Cholera epidemics resurgence in Niger began in 2013, with a comprehensive study with the ambition to describe various risk factors contributing to the emergence of cholera in Niger, and to identify principal routes of cholera entry into the country and thus formulate recommendations for better global management of this public health concern. Data analysis revealed that all cholera outbreaks that had happened in Niger started first in the neighboring health districts sharing borders with Nigeria, Chad, and Mali. These neighboring health districts were though referred as “Hotspots” for cholera entry in Niger. Frequently affected health districts were situated across the Niger River (Tera, Tillabery, Kollo, Niamey, and Gaya), at the border with Nigeria (Madarounfa, Birni N’konni, Madaoua, and Maradi) and at the border with Chad (Diffa) (2).

This study has significantly contributed in compiling knowledge about risk factors, which certainly do accelerate the rapid spread of the cholera in the country and in identifying for the first time, the principal route of cholera penetration in Niger, through its neighbors. These evidences have warned the government and other development partners such as WHO, UNICEF, UNHCR, and UNOCHA, and NGOs in taking actions for a successful fight to reduce the burden of cholera epidemy in the country. Important measures through the IDSR strategies should be reinforced for containing the spread of cholera.

The present study had several limitations. The DSRE’s annual reports were used from 2002 to 2013 to estimate the burden of cholera during this period. Annual statistical reports of cholera from 1991 to 2001, 2014 and 2015 were not available, and therefore epidemiological bulletins from the WHO were used in order to complete the analysis. Microbiological confirmation of most cases is unknown. Most laboratories throughout the country lack the capacity to isolate the bacterial pathogen, and this may have certainly influenced the cases distribution. Many of the regions and/or villages may have reported certain cases of diarrhea to the national surveillance system not due to cholera, despite having the same risk factors as those that detection or laboratory confirmation have been done. These incoherences can certainly lead to overestimation or underestimation of cholera lethality. Globally, reporting of outbreaks and cholera cases in Niger lack promptitude and completeness with significant delays in publication.

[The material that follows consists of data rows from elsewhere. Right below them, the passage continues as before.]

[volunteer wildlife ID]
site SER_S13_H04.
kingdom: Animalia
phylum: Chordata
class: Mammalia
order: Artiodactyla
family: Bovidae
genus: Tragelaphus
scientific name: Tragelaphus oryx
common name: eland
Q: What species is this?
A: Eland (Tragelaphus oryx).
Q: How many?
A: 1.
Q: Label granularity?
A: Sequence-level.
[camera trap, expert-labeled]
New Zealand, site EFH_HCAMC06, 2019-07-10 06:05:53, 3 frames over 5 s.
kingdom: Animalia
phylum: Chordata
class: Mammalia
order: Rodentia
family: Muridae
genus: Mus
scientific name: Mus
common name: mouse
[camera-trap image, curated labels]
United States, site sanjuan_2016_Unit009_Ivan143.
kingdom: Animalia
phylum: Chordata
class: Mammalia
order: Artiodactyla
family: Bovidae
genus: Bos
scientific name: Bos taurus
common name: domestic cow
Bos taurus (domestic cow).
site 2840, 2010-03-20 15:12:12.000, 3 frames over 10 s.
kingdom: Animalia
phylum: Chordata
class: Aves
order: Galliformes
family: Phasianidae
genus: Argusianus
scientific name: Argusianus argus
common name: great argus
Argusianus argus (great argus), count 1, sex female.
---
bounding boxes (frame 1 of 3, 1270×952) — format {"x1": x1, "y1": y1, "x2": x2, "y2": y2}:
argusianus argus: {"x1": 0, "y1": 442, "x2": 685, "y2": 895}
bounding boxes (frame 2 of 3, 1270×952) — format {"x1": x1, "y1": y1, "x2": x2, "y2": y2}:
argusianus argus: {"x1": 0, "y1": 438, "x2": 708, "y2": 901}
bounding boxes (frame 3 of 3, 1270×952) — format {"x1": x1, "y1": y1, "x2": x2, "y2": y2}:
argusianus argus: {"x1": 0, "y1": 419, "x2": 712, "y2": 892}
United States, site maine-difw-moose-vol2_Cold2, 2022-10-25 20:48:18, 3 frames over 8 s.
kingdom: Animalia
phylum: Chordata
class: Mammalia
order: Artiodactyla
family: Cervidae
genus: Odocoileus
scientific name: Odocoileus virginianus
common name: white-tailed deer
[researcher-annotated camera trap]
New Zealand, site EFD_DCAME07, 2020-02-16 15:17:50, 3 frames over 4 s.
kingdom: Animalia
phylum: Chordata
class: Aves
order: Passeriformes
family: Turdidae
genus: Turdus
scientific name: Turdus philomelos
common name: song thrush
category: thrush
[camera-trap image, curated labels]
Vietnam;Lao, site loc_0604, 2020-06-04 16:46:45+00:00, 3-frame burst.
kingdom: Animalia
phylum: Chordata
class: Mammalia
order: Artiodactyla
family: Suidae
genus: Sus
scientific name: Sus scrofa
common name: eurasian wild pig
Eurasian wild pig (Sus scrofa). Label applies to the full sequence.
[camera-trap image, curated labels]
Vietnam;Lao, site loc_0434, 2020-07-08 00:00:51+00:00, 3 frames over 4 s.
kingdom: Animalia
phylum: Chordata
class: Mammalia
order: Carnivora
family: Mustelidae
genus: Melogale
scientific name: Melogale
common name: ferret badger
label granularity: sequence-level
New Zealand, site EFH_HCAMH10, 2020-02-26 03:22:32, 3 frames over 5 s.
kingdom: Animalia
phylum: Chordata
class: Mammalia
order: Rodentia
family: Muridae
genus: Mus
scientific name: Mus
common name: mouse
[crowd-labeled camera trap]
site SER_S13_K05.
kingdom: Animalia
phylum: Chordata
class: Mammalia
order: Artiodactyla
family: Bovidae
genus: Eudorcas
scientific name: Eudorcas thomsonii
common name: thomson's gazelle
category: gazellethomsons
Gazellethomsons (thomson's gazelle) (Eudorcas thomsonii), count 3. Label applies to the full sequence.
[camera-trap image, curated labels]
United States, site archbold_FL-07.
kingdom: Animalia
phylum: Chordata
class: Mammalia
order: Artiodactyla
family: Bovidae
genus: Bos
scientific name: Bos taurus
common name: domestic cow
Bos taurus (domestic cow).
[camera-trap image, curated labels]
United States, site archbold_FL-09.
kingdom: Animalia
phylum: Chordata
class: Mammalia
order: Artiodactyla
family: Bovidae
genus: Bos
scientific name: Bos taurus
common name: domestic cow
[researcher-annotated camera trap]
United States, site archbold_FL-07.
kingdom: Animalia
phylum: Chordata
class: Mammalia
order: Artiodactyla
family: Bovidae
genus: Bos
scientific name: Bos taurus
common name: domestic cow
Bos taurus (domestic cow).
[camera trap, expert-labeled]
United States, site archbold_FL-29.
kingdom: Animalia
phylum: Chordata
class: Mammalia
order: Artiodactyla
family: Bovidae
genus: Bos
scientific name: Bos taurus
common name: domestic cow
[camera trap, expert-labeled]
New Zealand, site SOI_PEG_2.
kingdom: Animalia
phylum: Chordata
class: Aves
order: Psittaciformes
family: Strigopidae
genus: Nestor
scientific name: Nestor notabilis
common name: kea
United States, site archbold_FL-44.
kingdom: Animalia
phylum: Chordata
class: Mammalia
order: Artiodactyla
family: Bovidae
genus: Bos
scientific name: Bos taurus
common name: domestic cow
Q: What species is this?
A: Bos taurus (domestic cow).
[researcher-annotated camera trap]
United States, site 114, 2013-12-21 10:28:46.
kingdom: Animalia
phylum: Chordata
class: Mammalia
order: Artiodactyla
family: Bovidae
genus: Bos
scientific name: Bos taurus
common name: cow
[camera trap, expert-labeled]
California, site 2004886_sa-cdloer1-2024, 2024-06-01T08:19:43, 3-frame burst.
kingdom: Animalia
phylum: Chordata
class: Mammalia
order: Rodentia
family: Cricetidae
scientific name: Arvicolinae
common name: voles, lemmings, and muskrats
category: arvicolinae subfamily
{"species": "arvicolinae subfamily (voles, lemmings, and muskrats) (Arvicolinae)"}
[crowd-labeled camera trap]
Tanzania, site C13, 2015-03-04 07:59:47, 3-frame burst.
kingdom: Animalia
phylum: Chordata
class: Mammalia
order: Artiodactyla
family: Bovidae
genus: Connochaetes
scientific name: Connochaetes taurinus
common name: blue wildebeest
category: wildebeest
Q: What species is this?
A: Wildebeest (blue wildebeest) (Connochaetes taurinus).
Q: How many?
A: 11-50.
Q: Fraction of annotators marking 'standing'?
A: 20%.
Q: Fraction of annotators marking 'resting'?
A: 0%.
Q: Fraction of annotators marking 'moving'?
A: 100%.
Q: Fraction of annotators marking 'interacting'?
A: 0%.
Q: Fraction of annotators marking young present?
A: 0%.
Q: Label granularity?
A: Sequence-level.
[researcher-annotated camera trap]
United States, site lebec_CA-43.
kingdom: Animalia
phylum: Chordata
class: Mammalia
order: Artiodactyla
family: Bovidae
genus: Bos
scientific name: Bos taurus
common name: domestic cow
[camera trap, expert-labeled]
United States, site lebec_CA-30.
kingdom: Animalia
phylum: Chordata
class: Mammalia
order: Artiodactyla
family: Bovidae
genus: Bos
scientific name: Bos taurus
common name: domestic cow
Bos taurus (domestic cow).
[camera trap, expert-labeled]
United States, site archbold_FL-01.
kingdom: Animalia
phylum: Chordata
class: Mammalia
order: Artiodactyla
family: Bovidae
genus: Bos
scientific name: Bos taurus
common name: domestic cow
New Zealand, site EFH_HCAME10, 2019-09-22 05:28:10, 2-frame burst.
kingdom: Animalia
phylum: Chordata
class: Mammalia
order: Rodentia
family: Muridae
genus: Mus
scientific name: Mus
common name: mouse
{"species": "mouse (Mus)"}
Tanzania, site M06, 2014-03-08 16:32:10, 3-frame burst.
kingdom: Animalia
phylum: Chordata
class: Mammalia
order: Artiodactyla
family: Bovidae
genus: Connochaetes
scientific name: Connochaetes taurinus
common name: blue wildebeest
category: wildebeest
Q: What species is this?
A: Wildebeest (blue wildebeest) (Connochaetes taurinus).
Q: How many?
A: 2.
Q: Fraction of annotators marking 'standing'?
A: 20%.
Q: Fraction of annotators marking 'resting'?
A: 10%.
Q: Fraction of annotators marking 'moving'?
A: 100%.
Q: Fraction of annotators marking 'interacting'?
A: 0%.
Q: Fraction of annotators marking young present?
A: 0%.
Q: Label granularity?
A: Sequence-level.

Cholera has been dynamic in Niger. Controlling the outbreak will require the consideration of various limiting factors that contribute to the rapid spread of the disease. Cholera hotspots situated along the boader with Nigeria and Niger are ways of intensive exchange with neighboring countries (Mali, Benin, Nigeria, and Tchad) (17, 18). Prioritized strategic actions in the districts, included early detection, community-based surveillance, activities near boaders, specific activities of preparativeness and response to outbreaks. Programs encouraging Long-term access to water, for hygiene and sanitization should be prioritized and realized in districts regularly affected by increasing incubation period during eipidemy. An integrated study, WASH-Epidemiology could be an opportunity to define durable responses through programs in cholera hotspots.

5.1. Conclusion

Taken together, the present study has provided substantial knowledge about the cholera burden in Niger.